In behavioral economics, this is an example of how the fear of losing something works. For the promise of saving a mere $15 a month, John Hancock can nudge people into compliance.

“People like free things in general,” Tingle said. “But I get letters from very wealthy individuals who are obsessed with getting that bill to zero.”

Twenty-nine percent of participants in the trial said getting the free watch was “one of the main factors” in their decision to buy this kind of life insurance, according to a poll the company conducted.

The Restids said that after they get dressed in the morning, they put on their activity trackers to count their steps. Before they signed up for the Vitality program, Carla Restid said, she logged about 3,500 steps, maybe 5,000 on a good day. Now, she almost always gets over 10,000 steps and feels more energized after years of being on disability.

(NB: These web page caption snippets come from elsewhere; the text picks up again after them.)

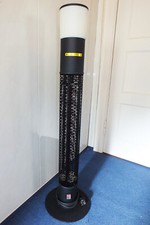 Infrarot heizstrahler electric gebraucht kaufen  Bremen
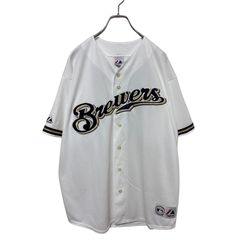ORIX バファローズ 阪急ブレーブス 復刻ユニフォーム Lサイズ - メルカリ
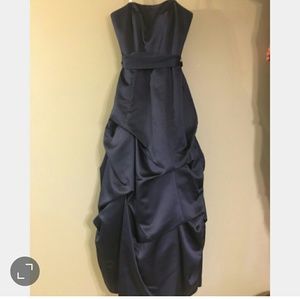 David's Bridal Dresses, bridesmaid or prom
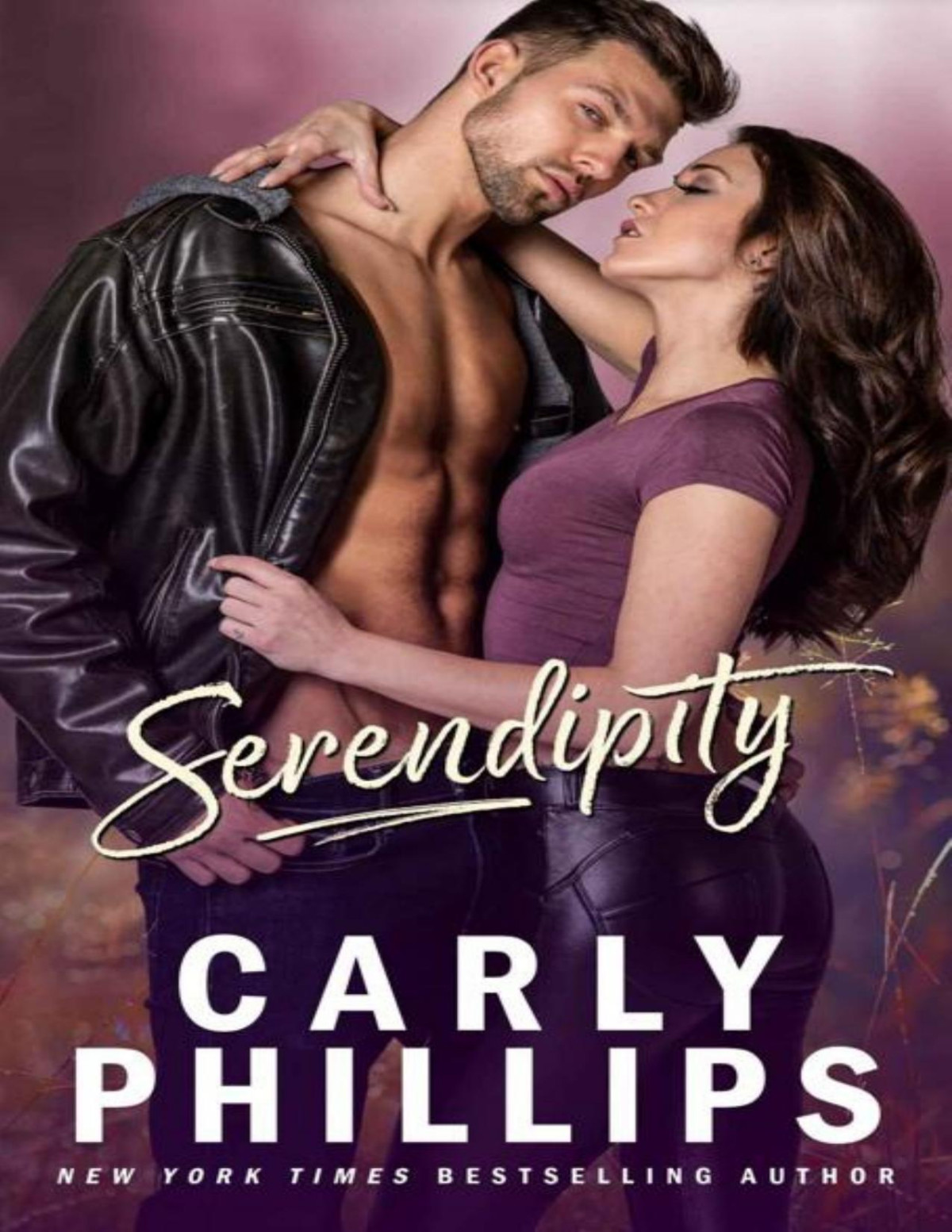 Serendipity The Serendipity Series Book 1 Carly Phillips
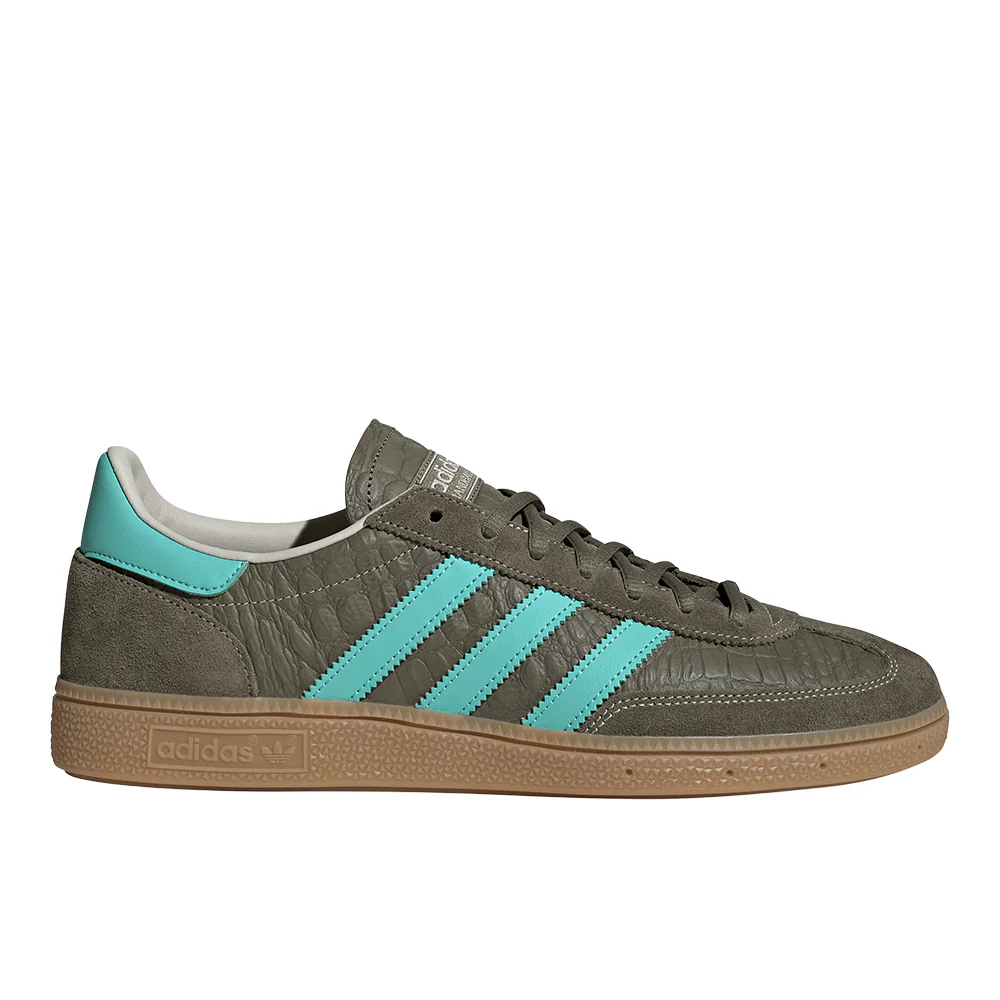 Handball Spezial Lace Up Sneakers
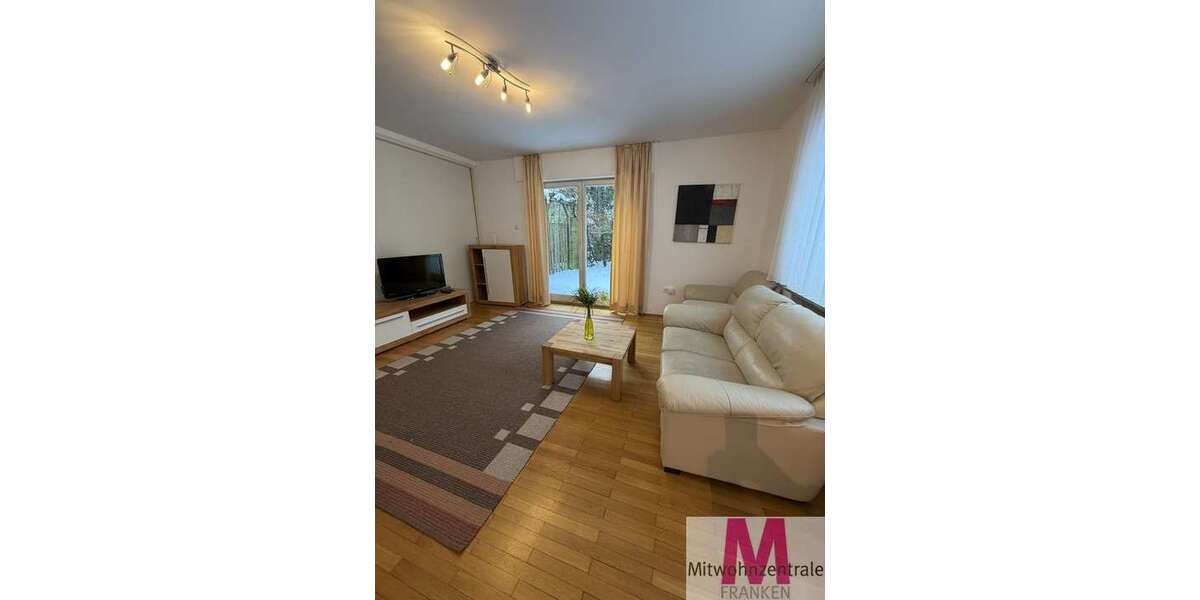 Zimmer Nürnberg Erlenstegen - 2 Zimmer, 1.290&euro; | Angebot:25793554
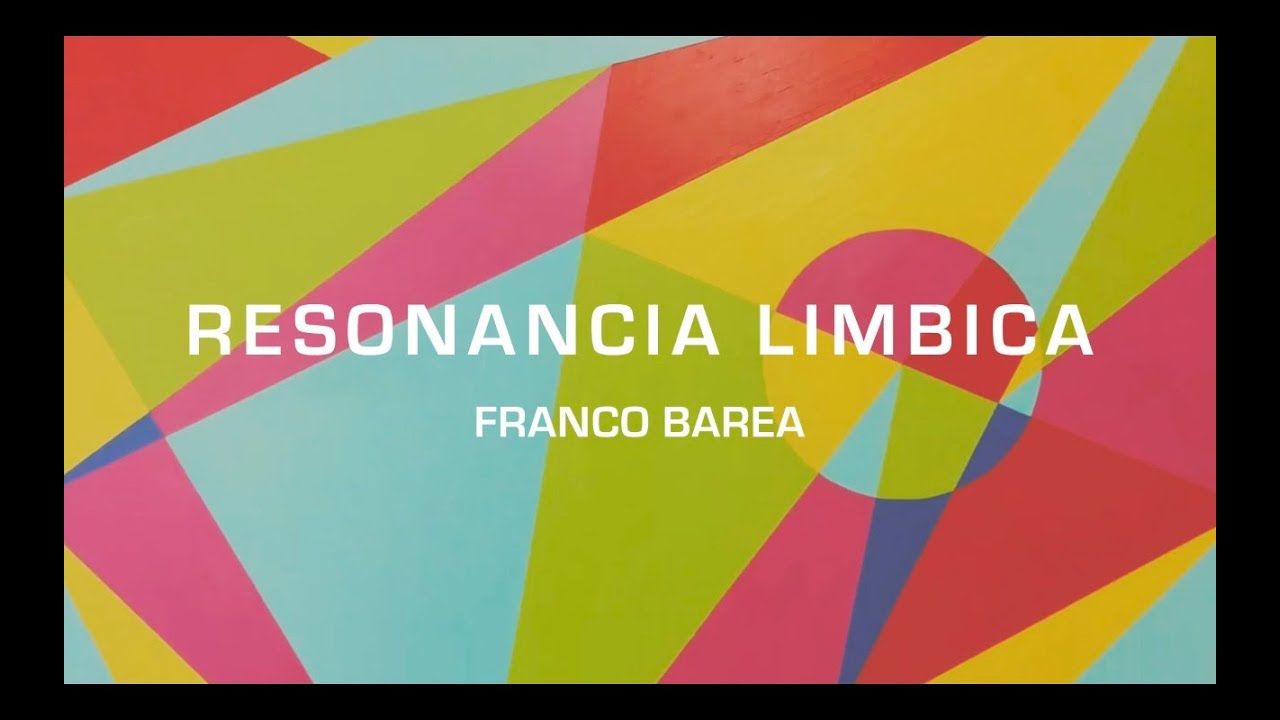 RESONANCIA LIMBICA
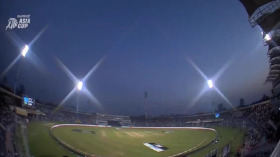 হঠাৎ বন্ধ বাংলাদেশ-পাকিস্তান ম্যাচ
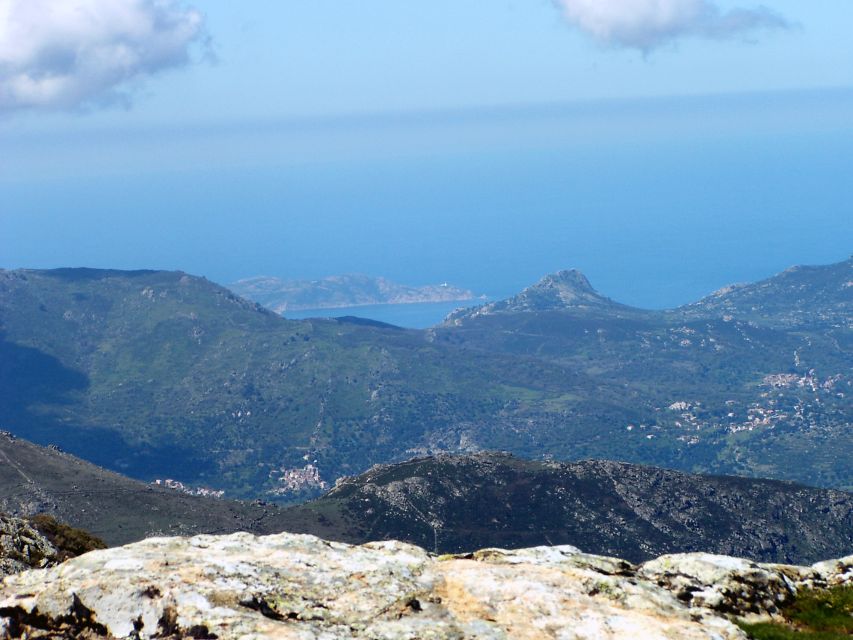 From Calvi: 4x4 Day Tour Mountain & Agriates Saleccia Beach - Final Words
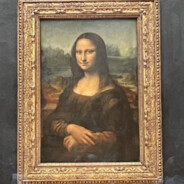 Mona Lisa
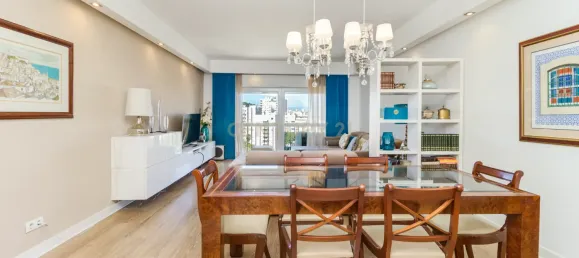 4 bedrooms Apartment in Lisbon, Portugal No. 124909 29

The new life insurance requirement will have two options. The first comes with every new policy and includes an app that connects policyholders to nutrition resources and helps them set health goals. They also get to spin the Vitality wheel to win free stuff.

The second version, which costs an additional $2 a month, adds the ability to reduce annual premiums by as much as 15 percent. Still, coaxing people to better their health habits is challenging. Dr. Dariush Mozaffarian, dean of the Friedman School of Nutrition Science and Policy at Tufts University, said there were three broad categories that public health officials tried to manage in individuals: smoking, exercise and diet.

The first two are straightforward: Don’t smoke, exercise more. The third, Mozaffarian said, is more complicated because a healthy diet does not mean all kale all the time or most people would opt out of it.

Mozaffarian, who has reviewed the John Hancock program, said the Vitality app used a scoring system to persuade people to buy more nutritious food. Customers are rewarded with more points for purchases of produce and other foods with high nutritional value.

Fear of revealing even more information to an insurance company may dissuade some people, but the insurer said it was confident it could keep the data secure. “We get medical records on people every day,” said Marianne Harrison, chief executive of John Hancock, the parent company of John Hancock Insurance. “That’s more confidential than physical fitness data.”

To attract less-healthy people, who will pay higher premiums but are still likely to have decent life spans, John Hancock stresses that the amount of savings is greater for them: $300 off a $2,000 premium vs. $120 off an $800 premium for someone who is healthier.

But the people who would benefit the most may not sign up for the program, Weisbart of the Insurance Information Institute said.

“It’s a little like the devices people attach to their cars to tell auto insurers that they’re better drivers than they seem,” he said. “That, too, has not been a smashing success, and it’s been around 20 years.”